Review: MidSommar
Tuesday, July 2, 2019 at 7:00PM
Chris Feil in Ari Aster, Florence Pugh, Horror, Jack Reynor, MidSommar, Reviews, Will Poulter

by Chris Feil

Ari Aster’s sunbleached hellscape MidSommar opens with a horrific tragedy, a shocking act that has nevertheless long been grimly foretold for Dani, a depressed collegiate played by Florence Pugh. What unfolds for her in the rest of the film feels as projected by the warning signs around her and as cataclysmic. No, not the ominous surroundings of her European countryside getaway. She’s in a relationship doomed to collapse.

Though Dani’s imminent breakup with Christian (Jack Reynor) gets stalled by this horrible event, she suddenly finds herself slipping into his vacation plans with his begrudging friends. Promised a once-in-a-lifetime folk traditions in the isolated home village of one of his bros, the group descends upon the Hårga of Hälsingland looking to get a little stoned and enjoy some cultural tourism. Once there, Dani’s already established isolation in the group (and her relationship) intensifies from her grief and the increasingly strange rituals in which they participate. Lines are crossed early, but for reasons that feel insignificant in the end, they still stick around.

MidSommar crafts horrors in ways almost entirely unbeholden to how these kind of movies are supposed to behave. Instead of the hubristic tourist butchery by the likes of Hostel, Aster unsettles by infusing the setting with a pervasive sense of wrongness, burrowing the film under our skin rather than rattling our nerves. Again he favors the operatic, but produces something more contained in its eventual chaos than in his debut Hereditary. If Hereditary felt like intensive therapy, MidSommar is like a detox built on hallucinatory imagery and expressionistic terror. It’s simultaneously agonizing and euphoric.

Despite the steady dread, the film is rooted by a deeper sense of Aster’s darkly comedic scoundrel sensibility. There’s plenty of culture clash humor between the naive American’s and their monochromatically-disposed culty hosts, but the director finds great joy in exposing how stupid and self-absorbed we all are. Aster is very tongue-in-cheek about genre tropes here, presenting the kind of horror scenario that we seem only dumb enough to fall for in the movies but against a backdrop of the type of codependent union with which we’ve all had a dance around the maypole. Will Poulter gets comedy bonus points for curtly playing an insufferable (but correct) asshole, but Reynor’s work as a self-serving dope is a subtly (and, umm, not so subtly) physical stroke of understated comic brilliance.
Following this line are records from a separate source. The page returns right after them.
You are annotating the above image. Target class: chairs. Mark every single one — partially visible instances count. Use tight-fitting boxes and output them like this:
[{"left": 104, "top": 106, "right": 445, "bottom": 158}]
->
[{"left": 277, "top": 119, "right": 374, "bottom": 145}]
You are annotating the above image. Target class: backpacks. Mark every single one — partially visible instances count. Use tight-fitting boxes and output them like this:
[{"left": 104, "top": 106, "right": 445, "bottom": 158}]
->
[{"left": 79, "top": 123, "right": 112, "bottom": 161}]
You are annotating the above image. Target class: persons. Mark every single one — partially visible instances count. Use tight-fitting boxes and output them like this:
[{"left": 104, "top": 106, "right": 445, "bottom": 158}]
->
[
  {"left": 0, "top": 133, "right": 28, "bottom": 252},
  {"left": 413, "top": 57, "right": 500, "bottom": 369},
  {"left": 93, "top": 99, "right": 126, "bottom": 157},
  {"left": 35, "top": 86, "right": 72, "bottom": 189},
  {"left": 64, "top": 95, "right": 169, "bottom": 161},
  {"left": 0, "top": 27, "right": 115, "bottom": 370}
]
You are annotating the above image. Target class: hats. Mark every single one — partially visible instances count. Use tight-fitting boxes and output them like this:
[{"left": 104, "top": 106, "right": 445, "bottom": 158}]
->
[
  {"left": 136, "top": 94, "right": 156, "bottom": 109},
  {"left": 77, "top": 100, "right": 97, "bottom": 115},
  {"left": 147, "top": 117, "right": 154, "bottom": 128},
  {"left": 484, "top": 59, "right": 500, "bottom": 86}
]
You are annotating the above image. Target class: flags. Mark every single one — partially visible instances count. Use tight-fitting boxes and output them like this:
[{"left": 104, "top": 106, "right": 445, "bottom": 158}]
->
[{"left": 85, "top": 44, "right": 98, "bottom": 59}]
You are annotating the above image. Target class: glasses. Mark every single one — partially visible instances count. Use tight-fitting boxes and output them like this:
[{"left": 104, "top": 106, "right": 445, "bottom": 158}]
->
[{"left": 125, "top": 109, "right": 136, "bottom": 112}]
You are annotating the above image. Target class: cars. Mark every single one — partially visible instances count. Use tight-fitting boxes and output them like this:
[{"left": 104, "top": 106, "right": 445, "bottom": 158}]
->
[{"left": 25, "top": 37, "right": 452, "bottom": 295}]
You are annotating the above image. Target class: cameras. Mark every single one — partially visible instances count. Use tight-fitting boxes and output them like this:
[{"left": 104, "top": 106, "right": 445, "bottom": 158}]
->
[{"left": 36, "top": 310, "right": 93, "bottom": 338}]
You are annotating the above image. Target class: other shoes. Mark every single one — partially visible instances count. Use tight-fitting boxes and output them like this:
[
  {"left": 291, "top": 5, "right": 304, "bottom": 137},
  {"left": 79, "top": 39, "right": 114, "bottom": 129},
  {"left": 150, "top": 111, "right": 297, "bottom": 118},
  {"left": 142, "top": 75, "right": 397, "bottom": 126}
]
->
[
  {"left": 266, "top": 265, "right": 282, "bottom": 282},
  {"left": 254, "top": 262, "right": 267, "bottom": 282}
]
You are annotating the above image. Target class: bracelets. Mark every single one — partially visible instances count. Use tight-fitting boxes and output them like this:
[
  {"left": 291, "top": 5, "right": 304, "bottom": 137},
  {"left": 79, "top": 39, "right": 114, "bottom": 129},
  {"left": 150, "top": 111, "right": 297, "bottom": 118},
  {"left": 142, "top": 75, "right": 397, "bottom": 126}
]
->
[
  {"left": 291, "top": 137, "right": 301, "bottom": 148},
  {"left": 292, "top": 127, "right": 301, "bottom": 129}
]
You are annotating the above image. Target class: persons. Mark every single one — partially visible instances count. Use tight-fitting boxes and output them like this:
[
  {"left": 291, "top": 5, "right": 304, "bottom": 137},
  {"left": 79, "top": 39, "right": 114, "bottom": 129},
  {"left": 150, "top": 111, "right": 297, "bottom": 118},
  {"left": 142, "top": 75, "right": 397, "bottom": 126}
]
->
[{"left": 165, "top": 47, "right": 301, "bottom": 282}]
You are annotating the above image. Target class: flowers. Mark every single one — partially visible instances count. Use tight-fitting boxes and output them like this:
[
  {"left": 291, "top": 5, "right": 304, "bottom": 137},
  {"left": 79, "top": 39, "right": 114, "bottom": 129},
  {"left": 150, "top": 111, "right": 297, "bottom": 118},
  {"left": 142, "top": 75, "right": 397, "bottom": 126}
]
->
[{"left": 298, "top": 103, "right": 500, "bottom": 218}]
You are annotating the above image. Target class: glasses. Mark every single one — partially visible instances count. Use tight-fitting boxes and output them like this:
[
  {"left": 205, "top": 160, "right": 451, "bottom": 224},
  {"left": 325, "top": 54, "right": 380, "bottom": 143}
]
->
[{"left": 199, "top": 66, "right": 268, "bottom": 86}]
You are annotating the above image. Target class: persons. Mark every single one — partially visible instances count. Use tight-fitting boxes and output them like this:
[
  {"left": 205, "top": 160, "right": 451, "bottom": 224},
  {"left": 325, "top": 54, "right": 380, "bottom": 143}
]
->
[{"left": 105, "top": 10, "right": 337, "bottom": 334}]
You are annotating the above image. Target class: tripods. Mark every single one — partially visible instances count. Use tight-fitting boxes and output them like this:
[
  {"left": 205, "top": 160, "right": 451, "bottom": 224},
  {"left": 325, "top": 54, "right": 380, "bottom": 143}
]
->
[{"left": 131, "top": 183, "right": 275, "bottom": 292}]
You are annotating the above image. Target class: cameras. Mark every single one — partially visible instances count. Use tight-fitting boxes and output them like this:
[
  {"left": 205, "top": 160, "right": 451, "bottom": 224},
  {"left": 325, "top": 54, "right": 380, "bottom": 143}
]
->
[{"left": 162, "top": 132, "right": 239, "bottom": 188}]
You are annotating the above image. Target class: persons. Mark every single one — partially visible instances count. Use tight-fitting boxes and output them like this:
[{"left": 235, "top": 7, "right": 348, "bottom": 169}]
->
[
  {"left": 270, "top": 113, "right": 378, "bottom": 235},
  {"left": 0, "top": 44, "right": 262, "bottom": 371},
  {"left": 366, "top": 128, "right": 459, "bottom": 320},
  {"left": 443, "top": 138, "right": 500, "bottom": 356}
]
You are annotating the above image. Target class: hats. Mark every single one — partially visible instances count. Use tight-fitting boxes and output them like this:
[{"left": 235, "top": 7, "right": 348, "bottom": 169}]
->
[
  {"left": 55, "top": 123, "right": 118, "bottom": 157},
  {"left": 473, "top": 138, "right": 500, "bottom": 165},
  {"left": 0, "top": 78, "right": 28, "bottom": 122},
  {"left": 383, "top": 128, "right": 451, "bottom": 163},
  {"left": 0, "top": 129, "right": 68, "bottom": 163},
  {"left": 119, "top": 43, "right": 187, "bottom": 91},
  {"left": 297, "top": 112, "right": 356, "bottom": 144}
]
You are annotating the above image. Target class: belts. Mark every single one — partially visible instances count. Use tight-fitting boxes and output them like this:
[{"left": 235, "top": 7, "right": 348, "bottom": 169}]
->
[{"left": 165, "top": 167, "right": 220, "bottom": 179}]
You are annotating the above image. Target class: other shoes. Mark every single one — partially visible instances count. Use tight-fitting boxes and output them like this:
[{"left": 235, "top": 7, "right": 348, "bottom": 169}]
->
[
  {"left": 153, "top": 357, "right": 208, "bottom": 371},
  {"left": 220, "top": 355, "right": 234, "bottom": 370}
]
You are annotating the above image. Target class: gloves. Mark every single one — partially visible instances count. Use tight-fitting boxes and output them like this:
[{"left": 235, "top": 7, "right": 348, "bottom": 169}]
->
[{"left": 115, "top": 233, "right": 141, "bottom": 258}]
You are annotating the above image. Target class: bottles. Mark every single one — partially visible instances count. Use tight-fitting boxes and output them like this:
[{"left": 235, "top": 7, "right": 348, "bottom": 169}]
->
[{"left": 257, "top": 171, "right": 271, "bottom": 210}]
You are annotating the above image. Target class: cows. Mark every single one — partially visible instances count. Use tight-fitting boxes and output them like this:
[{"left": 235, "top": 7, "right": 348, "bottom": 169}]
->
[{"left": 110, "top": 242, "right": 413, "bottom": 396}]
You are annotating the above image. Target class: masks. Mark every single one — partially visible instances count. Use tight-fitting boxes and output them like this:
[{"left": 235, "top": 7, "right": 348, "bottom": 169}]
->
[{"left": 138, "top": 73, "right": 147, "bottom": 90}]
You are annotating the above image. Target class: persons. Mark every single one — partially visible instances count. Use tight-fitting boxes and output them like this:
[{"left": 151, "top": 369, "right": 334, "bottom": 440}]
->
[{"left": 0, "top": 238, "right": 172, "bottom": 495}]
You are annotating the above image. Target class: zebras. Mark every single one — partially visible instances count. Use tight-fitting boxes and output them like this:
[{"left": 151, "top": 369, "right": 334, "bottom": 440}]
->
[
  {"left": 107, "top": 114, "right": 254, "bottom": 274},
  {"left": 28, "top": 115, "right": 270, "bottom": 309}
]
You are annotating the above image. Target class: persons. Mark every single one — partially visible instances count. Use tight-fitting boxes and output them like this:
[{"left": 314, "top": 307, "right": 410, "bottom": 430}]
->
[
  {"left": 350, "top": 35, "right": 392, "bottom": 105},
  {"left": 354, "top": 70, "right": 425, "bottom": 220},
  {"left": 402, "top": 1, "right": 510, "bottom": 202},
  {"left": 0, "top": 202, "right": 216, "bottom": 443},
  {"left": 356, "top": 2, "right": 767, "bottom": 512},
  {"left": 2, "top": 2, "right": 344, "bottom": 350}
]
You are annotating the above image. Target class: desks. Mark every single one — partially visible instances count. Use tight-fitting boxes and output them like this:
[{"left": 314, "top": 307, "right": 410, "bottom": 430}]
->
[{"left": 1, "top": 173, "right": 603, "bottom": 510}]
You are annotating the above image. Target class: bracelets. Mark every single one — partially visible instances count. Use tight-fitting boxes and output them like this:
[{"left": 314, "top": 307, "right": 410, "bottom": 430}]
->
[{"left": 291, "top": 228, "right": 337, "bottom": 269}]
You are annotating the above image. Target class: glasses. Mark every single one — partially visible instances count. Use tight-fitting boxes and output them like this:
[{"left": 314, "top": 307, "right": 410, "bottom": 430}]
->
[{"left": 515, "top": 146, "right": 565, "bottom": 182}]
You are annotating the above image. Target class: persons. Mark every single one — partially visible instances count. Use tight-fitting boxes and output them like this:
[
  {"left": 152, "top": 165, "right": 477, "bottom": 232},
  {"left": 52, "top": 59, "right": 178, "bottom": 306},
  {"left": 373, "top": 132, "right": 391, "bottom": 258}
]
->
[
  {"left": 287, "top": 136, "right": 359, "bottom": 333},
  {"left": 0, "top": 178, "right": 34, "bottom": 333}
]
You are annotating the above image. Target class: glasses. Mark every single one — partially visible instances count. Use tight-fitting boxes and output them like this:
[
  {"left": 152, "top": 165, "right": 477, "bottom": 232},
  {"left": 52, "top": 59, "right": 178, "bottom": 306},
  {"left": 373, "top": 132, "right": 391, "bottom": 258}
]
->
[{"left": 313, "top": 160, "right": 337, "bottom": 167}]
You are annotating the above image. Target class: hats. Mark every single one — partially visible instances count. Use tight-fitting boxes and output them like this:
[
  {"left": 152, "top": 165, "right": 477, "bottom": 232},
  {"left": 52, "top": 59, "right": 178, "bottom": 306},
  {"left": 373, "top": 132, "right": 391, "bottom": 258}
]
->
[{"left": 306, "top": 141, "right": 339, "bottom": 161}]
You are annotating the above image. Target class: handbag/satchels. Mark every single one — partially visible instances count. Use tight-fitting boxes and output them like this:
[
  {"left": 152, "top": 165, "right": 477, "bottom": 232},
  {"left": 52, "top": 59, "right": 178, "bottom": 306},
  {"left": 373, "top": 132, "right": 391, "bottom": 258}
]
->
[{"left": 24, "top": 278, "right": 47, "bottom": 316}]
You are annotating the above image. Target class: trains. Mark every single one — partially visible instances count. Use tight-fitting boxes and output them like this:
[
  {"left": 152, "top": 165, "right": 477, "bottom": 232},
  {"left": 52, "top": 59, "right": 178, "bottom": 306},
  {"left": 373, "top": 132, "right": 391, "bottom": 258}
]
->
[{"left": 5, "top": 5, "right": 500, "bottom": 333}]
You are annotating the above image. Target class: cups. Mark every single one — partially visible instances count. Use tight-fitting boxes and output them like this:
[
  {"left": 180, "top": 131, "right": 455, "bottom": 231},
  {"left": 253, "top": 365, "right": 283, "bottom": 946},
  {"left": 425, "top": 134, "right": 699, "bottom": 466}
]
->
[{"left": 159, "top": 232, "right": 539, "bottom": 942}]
The film is also not lacking for striking and originally grotesque imagery. As with Aster’s horror debut, the domestic scenes feel eerily stagey, but the opulent Hälsingland structures feel remarkably tactile in a way that grounds the absurdity in reality. It's a feat of design intensifying the themes, with both The Haxan Cloak's queasy score and the set design being especially immaculate. The film looks and breathes like a fairy tale emerging from toxic waste, aesthetically embodying a romance you try to will into being despite the threat barely contained on its surface.

But perhaps the most absorbing element in the film is the central performance by Pugh. Here again is Aster asking his leading performer to scale sudden emotional heights with a reserve of humanity, with Pugh delivering something to stand alongside von Trier heroines and scream queens alike. She turns Dani into a pathological pacifier, her physical attempts to sublimate herself as uncontrolled as her anxieties. It takes a smart performer to make Dani’s more frustrating faux-selfless actions instead reveal other shades of how she’s sold herself out. The film’s final cathartic, morbidly triumphant, and ruefully funny moments are brilliant thanks in large part to Pugh’s precise calibration of Dani’s emotional compass and physicality, a portrait of uncontainable grief.

Like its terrifying cult of linen-garbed Swedes, MidSommar is fascinated (you might say fixated) by the thought that life and love are forever on a renewing cycle. It’s about embracing endings and creating them, the punishment that comes with avoiding them. In showing Dani’s journey from from witness to participant, Aster paints bad relationships as an act of assimilation. Our willingness to overlook even the most obvious indicators of something being deeply wrong for misguided purposes is Aster’s tragicomic playground, making for a film that certainly won’t satisfy everyone, but is jarringly original nonetheless.

By the time MidSommar reaches its conclusion, our agonies are reflected back to us and Dani in ghastly symphony. Aster leaves the audience with a devilishly funny and despairing experience of mind, body, and spirit, both extreme in stylization and romantic honesty. Ultimately, our shitty relationships are really just cults of two.